◆ GOAL
Copy the lines of the listing below word for word, starting at the line that contains "How do you order" and continuing through the last line of the listing. Leave out the pictures.

(Listing on spatial positioning)
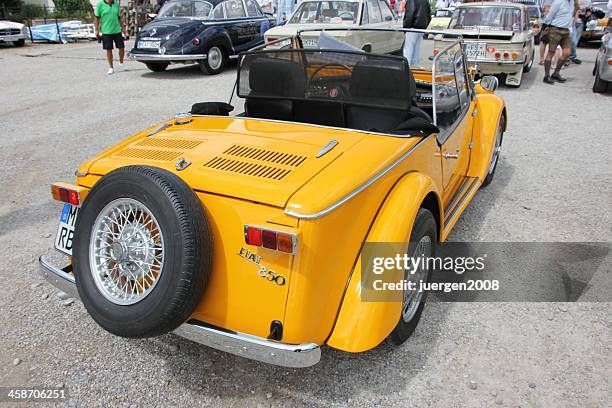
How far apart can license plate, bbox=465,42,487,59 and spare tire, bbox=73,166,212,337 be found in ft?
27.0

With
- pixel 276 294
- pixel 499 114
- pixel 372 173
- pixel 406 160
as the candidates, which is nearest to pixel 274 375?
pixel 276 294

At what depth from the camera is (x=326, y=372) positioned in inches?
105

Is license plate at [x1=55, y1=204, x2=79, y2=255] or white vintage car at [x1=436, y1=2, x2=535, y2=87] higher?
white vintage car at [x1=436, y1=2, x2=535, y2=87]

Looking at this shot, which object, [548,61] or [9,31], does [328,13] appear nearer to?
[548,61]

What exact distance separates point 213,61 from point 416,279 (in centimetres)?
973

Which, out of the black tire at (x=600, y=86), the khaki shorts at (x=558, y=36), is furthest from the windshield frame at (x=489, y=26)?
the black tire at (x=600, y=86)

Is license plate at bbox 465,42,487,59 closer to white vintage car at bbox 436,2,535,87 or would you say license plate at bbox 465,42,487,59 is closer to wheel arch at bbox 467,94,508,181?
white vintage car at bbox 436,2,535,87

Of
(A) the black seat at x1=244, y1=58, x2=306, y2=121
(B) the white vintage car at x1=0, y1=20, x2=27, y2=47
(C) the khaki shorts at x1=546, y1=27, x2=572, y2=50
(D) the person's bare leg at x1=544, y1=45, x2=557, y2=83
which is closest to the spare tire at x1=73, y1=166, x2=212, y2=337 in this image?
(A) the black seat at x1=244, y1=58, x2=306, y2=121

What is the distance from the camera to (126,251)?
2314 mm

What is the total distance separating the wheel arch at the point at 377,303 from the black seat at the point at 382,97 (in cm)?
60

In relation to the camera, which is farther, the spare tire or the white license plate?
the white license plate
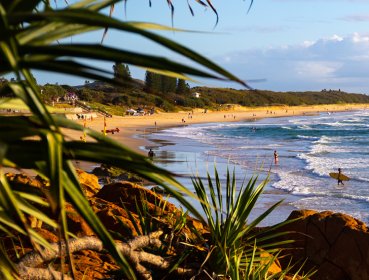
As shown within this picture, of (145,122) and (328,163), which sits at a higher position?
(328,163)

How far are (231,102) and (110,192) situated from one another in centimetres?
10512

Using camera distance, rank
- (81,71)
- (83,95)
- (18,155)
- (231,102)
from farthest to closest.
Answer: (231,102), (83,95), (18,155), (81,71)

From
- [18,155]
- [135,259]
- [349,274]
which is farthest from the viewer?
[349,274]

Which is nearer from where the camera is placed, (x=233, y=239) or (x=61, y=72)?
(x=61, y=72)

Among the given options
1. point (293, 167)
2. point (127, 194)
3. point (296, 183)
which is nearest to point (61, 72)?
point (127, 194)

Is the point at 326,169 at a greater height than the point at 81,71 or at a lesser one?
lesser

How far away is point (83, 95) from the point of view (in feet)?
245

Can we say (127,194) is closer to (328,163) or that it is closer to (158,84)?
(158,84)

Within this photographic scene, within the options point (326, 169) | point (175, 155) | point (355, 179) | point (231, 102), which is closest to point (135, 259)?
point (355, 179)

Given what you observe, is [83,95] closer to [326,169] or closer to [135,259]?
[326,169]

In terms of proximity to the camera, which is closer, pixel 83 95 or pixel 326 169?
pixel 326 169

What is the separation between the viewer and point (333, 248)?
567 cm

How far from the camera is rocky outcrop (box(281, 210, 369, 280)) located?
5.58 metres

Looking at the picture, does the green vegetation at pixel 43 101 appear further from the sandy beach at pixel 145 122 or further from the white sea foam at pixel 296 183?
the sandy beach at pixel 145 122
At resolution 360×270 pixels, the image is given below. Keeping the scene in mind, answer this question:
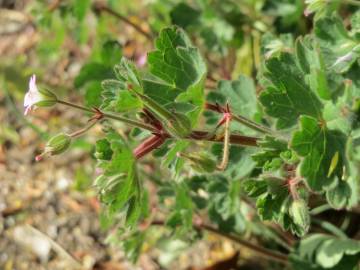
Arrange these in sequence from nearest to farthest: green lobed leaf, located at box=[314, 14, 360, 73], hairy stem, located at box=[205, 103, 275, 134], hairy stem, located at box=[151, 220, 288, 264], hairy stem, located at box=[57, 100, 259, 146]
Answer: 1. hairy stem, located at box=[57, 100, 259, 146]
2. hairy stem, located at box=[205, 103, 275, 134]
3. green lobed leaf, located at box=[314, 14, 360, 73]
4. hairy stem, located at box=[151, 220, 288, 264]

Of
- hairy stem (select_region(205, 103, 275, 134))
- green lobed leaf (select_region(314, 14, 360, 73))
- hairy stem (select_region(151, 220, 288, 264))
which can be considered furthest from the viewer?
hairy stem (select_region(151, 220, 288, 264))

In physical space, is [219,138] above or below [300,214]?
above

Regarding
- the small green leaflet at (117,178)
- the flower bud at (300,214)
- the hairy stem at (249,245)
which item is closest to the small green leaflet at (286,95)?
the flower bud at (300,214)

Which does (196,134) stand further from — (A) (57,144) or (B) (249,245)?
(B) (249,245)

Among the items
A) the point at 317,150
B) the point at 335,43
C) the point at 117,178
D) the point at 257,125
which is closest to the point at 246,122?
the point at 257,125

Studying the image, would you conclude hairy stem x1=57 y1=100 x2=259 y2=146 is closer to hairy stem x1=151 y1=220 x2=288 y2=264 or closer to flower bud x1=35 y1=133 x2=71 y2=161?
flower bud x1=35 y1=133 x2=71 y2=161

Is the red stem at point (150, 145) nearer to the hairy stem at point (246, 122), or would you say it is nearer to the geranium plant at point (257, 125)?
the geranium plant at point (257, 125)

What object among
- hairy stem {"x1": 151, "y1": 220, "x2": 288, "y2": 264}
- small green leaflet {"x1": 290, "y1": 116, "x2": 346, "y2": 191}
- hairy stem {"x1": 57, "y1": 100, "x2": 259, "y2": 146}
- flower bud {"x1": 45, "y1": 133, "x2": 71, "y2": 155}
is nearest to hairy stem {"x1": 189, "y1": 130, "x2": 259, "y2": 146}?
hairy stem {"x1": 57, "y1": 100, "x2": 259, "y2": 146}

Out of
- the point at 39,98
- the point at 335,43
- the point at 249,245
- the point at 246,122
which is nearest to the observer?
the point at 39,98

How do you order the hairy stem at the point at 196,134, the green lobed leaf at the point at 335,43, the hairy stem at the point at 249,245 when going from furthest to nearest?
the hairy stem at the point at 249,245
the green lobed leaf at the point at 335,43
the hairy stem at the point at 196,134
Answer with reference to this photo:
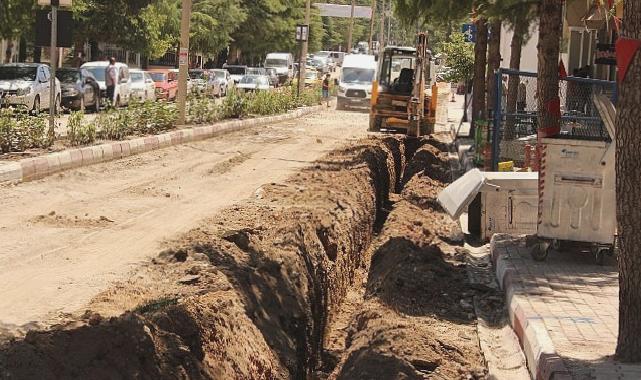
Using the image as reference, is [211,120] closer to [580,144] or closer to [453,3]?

◆ ANSWER FOR THE TASK
How do you order the hairy stem at the point at 196,134, the green lobed leaf at the point at 335,43, the hairy stem at the point at 249,245 when going from furthest to nearest?
the hairy stem at the point at 249,245
the green lobed leaf at the point at 335,43
the hairy stem at the point at 196,134
Answer with reference to this photo:
Using the image as reference, is [211,120] closer to [580,144] or closer to [453,3]?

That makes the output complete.